# CS210 - Homework #1: Spotify Playlist Analysis


Exploratory Data Analysis is a fundamental process in the field of data science that helps us gain insights into a dataset by summarizing its main characteristics and identifying patterns and relationships within the data. In this assignment, we will be applying exploratory data analysis techniques to a Spotify playlist to better understand the characteristics of the songs in the playlist. Through this exercise, we will learn scraping, visualize distributions, and uncover insights that can help us make informed decisions about the playlist's content and structure. Whether you are a music lover, aspiring data scientist, or simply interested in exploring the power of data, this assignment will provide you with a hands-on experience in exploratory data analysis that you can apply to any dataset. **You have unlimited freedom to use ChatGPT for this assignment, and we recommend it. Please do not forget to save your ChatGPT chats. Do not use different chats, and do not delete your chat history after you complete the assignment. Besides your notebook, you must also submit for your ChatGPT chat links.**


**In this homework, we offer you 2 ways to get data.**

1 - In this assignment, you will analyze a playlist, and this playlist is available as a table on a website. You can scrape the table from this website, we provide HTML content for this. There is a possibility to retrieve the data using BeautifulSoup. You can also get the table directly from the URL using Selenium, and this way will probably be easier. The homework will start with this part and if you successfully capture the data and use it in the homework, you will start with 25 points.

2 - If you do not want to deal with scraping, we will also provide you with the CSV version of the dataset, and you can use it directly. In this case, naturally you will not have completed the scraping part, but you will still be able to complete the remaining parts of the assignment, and you will not receive any points for the scraping part.

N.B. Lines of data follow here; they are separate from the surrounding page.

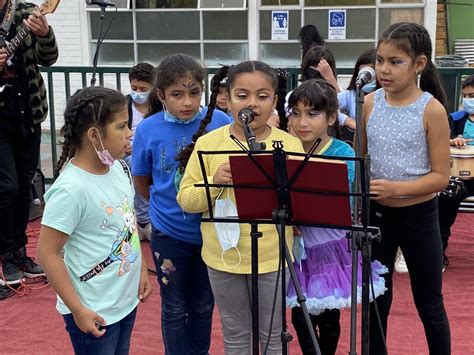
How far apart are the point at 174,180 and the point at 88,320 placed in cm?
91

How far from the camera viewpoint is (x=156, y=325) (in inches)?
164

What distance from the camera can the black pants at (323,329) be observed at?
10.3ft

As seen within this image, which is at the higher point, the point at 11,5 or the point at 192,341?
the point at 11,5

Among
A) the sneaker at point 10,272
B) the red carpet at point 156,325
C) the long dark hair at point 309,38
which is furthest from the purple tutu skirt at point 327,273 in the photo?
the long dark hair at point 309,38

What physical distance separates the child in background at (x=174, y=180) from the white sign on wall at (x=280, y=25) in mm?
7811

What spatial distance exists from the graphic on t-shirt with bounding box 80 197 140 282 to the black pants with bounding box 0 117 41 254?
229 cm

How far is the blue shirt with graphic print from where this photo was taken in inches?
119

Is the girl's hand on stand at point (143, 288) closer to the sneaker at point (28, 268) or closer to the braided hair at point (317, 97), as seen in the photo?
the braided hair at point (317, 97)

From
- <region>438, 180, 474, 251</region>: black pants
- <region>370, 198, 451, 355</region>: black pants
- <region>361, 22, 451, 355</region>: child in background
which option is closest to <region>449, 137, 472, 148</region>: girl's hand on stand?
<region>438, 180, 474, 251</region>: black pants

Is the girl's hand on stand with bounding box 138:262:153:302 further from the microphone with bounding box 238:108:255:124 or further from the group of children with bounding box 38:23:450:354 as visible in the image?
the microphone with bounding box 238:108:255:124

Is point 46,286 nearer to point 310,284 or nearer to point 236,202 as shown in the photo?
point 310,284

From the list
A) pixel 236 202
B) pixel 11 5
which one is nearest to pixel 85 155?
pixel 236 202

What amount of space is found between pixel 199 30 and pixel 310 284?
27.9 feet

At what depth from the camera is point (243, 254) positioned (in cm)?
269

Below, you can find all the set of features, provided in the dataset:

1. **Song:** The name of the track.
2. **Artist:** The name of the artist or group that performed the song.
3. **Popularity:** A numerical measure of the song's popularity.
4. **BPM (Beats Per Minute):** The tempo or speed of the song in beats per minute.
5. **Genres:** The musical genres associated with the song.
6. **Parent Genres:** The broader or parent musical genres of the song.
7. **Album:** The name of the album containing the song.
8. **Album Date:** The release date of the album.
9. **Time:** The duration of the song in minutes and seconds.
10. **Dance:** A numerical value indicating danceability.
11. **Energy:** A numerical value representing the energy level of the song.
12. **Acoustic:** A numerical value indicating the acousticness of the song.
13. **Instrumental:** A numerical value indicating the instrumentalness of the song.
14. **Happy:** A numerical value representing the mood or happiness of the song.
15. **Speech:** A numerical value indicating the presence of speech or lyrics in the song.
16. **Live:** Indicates if the song is a live recording (1 for live, 0 for studio).
17. **Loud:** A numerical value indicating the loudness of the song.
18. **Key:** The musical key in which the song is composed.
19. **Time Signature:** The time signature of the song.
20. **Added At:** The date or timestamp when the song was added to the dataset.
21. **Spotify Track Id:** Unique identifiers assigned to each track by Spotify.
22. **Album Label:** The name of the record label associated with the album.
23. **Camelot:** Information about the musical key or tonal center of the song.
24. **Spotify Track Img:** URLs or references to images associated with the Spotify tracks.


In [1]:
import pandas as pd
import numpy as np
import matplotlib.pyplot as plt
import seaborn as sns
import bs4
import requests

## Q1: Scraping  (25 points)

If you want to scrape the playlist, you can retrieve the data using [this playlist analyzer website](https://www.chosic.com/spotify-playlist-analyzer/?plid=4wyQnWDDys6T8A2ni96VfG). Here, you should take the Playlist Table, which contains the songs' information, and convert it to DataFrame. As we mentioned at the beginning of the assignment, using Selenium may be a more logical solution since the content of the site is dynamic. But you are also free to use BeautifulSoup, or read the file directly and start data analysis. If you want to use BeautifulSoup, we provided the static version of the webpage. 

In [2]:
#SCRAPING WAY - 25 POINTS

In [3]:
#READ THE DATA DIRECTLY - 0 PTS

Spotify Track Img, Song Preview columns may not be in the data we got from scraping, but we will not use these columns. So you can ignore this columns.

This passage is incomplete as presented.